=== Exercise prompt ===
Write out the part of the electron study text that opens with "The aim of this" and closes with "of about 200.", putting "Monte Carlo" wherever "Monte-Carlo" appears.

# Electron Study

The aim of this study is to show that the introduction of new track properties, namely `chi2rphi` and `chi2rz`, improve the performance of machine learning algorithms dedicated to telling whether electron-labeled track-trigger tracks are real or fake.

The Monte-Carlo samples used are a QCD sample, a Z boson to muon-muon sample, and a Z boson to electron-electron sample. Each sample is run for the D49 detector geometry and contains 1000 events, each of which has a pileup of about 200.

Much of the code here is run using the `ntupledicts` package, which can be found [here](https://github.com/cqpancoast/ntupledicts), along with a simple tutorial that covers all code used here.
The requirements for running this notebook are the same as the ones listed for running `ntupledicts` in the README.

In [21]:
from uproot import open as uproot_open
from matplotlib.pyplot import cla, sca, gca, savefig
from tensorflow.keras import Sequential
from tensorflow.keras.layers import Softmax
from tensorflow.keras.layers import Dense

from ntupledicts import operations as ndops
from ntupledicts.operations import select as sel
from ntupledicts import plot as ndplot
from ntupledicts.ml import data as ndmldata
from ntupledicts.ml import predict as ndmlpred
from ntupledicts.ml import models as ndmlmodels
from ntupledicts.ml import plot as ndmlplot

## Data Acquisition

Grab tracks from stored ntuples, perform cuts, process into datasets.

In [22]:
# List the ntuples we want data from
input_files = ["eventsets/ZMM_PU200_D49.root",
    "eventsets/ZEE_PU200_D49.root",
    "eventsets/QCD_PU200_D49.root"]

# Create list of uproot event sets for easy data access
event_sets = []
for input_file in input_files:
    event_sets.append(next(iter(uproot_open(input_file).values()))["eventTree"])
    
# What track properties do we want available to play with?
# We can select which ones we want a model to train on
# Build an ntuple dict whose only track type is "trk"
properties_by_track_type = {"trk": ["pt", "eta", "z0", "nstub", "genuine", "matchtp_pdgid",
                                    "chi2", "bendchi2", "chi2rphi", "chi2rz"]}

# Create ntuple dict from event sets
ntuple_dict = ndops.uproot_ntuples_to_ntuple_dict(event_sets, properties_by_track_type)

trk
['pt', 'eta', 'z0', 'nstub', 'genuine', 'matchtp_pdgid', 'chi2', 'bendchi2', 'chi2rphi', 'chi2rz']
trk
['pt', 'eta', 'z0', 'nstub', 'genuine', 'matchtp_pdgid', 'chi2', 'bendchi2', 'chi2rphi', 'chi2rz']
trk
['pt', 'eta', 'z0', 'nstub', 'genuine', 'matchtp_pdgid', 'chi2', 'bendchi2', 'chi2rphi', 'chi2rz']


### Apply Cuts

Ensure there are as many fake tracks as there are real tracks, perform desired cuts on dataset.

=== Extracted material ===
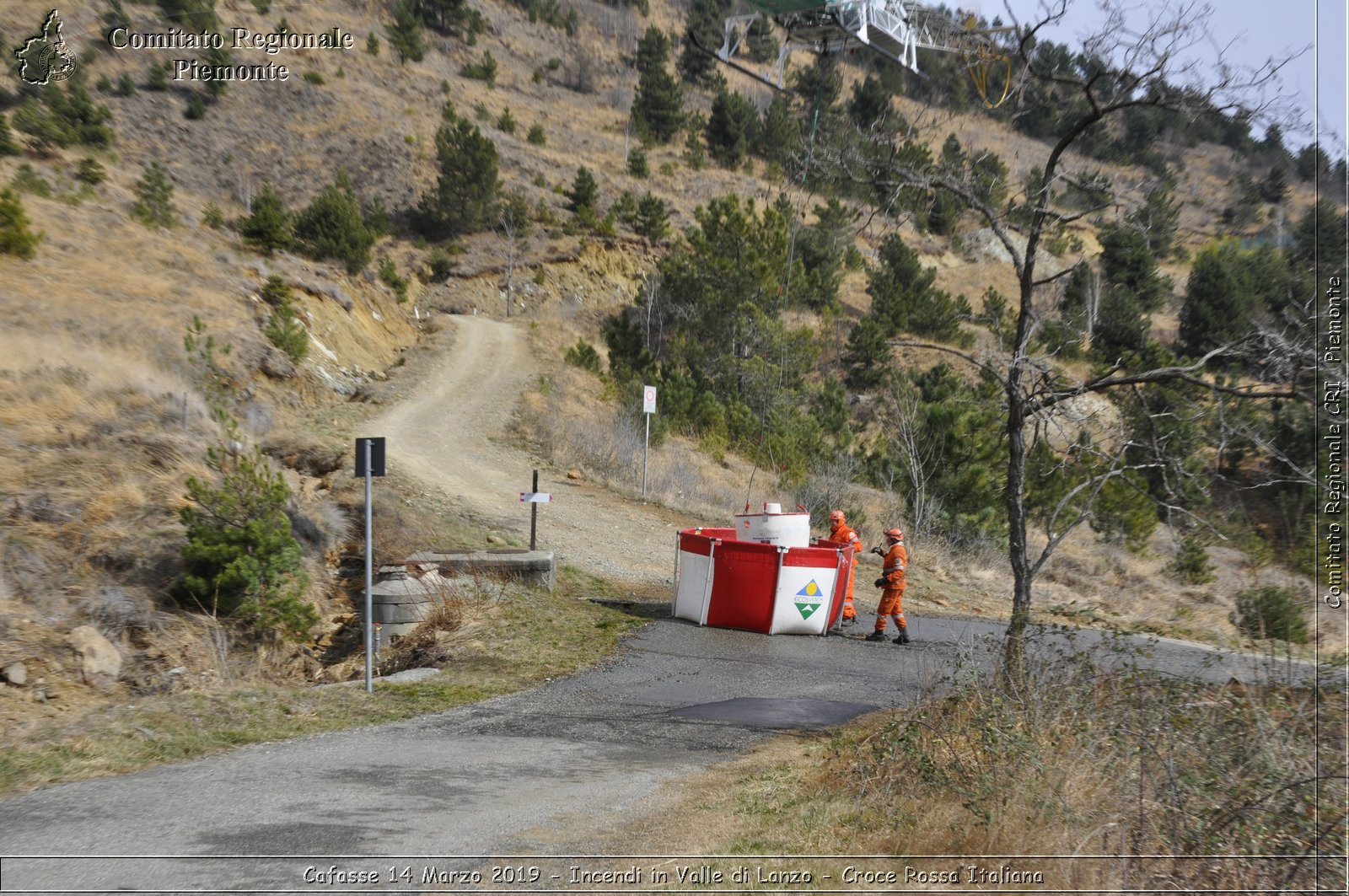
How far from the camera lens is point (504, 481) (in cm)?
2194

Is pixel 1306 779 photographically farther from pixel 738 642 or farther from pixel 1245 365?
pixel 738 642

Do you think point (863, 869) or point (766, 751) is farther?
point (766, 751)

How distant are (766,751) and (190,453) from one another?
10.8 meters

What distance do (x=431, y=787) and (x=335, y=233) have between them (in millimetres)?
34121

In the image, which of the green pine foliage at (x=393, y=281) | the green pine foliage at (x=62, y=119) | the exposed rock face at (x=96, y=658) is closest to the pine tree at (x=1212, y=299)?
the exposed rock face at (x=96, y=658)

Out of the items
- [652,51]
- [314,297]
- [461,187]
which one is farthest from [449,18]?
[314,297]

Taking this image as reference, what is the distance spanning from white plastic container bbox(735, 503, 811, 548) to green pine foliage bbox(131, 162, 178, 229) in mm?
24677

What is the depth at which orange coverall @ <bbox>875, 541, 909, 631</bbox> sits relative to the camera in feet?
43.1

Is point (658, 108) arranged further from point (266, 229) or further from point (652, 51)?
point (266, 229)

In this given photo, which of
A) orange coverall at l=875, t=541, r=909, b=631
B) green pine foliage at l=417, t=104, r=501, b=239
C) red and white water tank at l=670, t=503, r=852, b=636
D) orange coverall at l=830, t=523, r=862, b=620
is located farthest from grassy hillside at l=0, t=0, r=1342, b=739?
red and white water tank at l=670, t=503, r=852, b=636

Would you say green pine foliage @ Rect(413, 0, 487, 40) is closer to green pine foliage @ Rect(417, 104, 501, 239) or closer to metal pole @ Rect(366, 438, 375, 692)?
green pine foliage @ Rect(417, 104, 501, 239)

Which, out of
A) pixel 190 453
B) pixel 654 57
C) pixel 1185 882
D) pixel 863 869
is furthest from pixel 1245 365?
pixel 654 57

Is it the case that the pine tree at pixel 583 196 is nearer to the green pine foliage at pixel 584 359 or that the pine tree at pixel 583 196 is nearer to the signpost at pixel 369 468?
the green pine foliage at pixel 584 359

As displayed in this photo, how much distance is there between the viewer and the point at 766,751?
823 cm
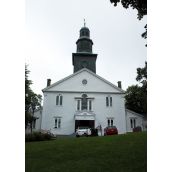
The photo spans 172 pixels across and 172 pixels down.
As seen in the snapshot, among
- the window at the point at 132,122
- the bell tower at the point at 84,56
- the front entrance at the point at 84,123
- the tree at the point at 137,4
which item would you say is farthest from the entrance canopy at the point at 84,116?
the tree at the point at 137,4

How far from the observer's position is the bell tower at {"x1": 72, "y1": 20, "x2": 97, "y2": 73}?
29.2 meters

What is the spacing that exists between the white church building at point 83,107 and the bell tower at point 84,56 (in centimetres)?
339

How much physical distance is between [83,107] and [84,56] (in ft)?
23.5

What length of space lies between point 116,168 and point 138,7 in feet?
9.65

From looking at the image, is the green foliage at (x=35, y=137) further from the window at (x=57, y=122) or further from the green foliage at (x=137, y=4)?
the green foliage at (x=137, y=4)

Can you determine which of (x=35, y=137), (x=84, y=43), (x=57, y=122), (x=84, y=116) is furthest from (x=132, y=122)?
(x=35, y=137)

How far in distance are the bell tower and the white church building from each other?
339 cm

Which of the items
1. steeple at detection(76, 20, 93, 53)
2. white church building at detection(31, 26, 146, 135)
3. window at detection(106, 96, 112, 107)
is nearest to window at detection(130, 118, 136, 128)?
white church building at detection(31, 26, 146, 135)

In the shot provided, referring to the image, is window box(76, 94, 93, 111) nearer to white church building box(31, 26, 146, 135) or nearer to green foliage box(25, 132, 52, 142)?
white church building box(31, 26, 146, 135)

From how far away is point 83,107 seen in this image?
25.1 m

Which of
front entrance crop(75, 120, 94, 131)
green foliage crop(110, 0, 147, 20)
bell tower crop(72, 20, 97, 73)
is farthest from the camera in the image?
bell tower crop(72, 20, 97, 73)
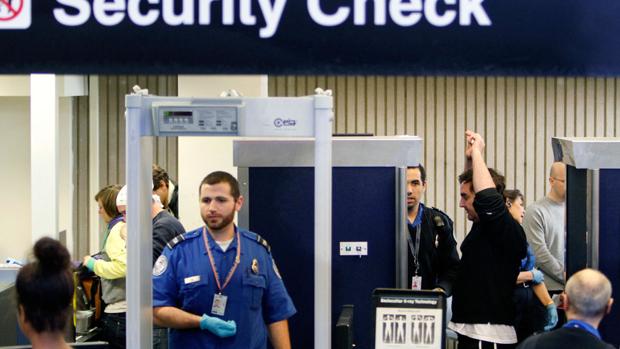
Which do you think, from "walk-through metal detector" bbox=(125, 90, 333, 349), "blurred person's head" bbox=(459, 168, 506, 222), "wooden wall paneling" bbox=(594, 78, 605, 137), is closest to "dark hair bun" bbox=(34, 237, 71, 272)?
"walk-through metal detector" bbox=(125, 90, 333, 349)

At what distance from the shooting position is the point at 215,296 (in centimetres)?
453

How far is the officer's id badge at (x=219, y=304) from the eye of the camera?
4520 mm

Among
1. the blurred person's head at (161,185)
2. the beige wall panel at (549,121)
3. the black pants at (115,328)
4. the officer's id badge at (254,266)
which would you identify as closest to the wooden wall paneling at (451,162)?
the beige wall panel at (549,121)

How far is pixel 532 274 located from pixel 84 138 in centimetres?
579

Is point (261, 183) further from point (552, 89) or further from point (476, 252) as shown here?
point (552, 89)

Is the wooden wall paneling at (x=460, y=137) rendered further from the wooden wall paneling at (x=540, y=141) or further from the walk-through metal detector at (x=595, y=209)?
...
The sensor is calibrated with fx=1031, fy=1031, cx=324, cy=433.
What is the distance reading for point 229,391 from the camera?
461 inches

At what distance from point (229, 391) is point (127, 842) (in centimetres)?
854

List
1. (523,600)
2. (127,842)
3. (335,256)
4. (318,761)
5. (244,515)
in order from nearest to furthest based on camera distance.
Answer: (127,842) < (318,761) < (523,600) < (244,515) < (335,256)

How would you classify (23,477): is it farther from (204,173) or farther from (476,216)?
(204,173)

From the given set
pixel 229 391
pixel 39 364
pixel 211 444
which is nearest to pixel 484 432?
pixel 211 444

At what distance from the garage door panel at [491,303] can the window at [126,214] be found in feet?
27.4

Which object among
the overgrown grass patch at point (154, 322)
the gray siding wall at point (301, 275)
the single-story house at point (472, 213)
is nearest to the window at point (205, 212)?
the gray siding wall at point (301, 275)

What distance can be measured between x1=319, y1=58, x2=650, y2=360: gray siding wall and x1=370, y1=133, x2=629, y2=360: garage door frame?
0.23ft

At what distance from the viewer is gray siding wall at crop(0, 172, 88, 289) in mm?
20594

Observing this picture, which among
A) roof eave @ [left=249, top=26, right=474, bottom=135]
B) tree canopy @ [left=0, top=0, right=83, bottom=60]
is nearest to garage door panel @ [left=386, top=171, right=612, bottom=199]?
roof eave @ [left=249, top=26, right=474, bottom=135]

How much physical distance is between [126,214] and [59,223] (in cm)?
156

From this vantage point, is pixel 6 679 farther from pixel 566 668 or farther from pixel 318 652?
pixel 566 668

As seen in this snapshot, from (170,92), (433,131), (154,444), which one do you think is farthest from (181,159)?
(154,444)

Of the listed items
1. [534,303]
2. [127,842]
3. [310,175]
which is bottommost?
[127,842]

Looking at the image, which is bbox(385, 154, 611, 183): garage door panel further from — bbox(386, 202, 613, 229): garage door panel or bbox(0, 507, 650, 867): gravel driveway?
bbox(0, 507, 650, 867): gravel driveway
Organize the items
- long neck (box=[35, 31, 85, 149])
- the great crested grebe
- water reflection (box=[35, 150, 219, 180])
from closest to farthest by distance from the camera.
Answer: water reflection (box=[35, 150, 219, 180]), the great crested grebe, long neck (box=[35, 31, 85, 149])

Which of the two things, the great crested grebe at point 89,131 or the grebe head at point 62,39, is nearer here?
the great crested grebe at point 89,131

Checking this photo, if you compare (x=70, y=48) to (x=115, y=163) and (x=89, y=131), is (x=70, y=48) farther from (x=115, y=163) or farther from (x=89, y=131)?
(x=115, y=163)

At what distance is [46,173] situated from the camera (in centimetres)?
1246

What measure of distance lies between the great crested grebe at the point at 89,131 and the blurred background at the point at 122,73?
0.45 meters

=== Exercise solution ===
The aim of this study is to show that the introduction of new track properties, namely `chi2rphi` and `chi2rz`, improve the performance of machine learning algorithms dedicated to telling whether electron-labeled track-trigger tracks are real or fake.

The Monte Carlo samples used are a QCD sample, a Z boson to muon-muon sample, and a Z boson to electron-electron sample. Each sample is run for the D49 detector geometry and contains 1000 events, each of which has a pileup of about 200.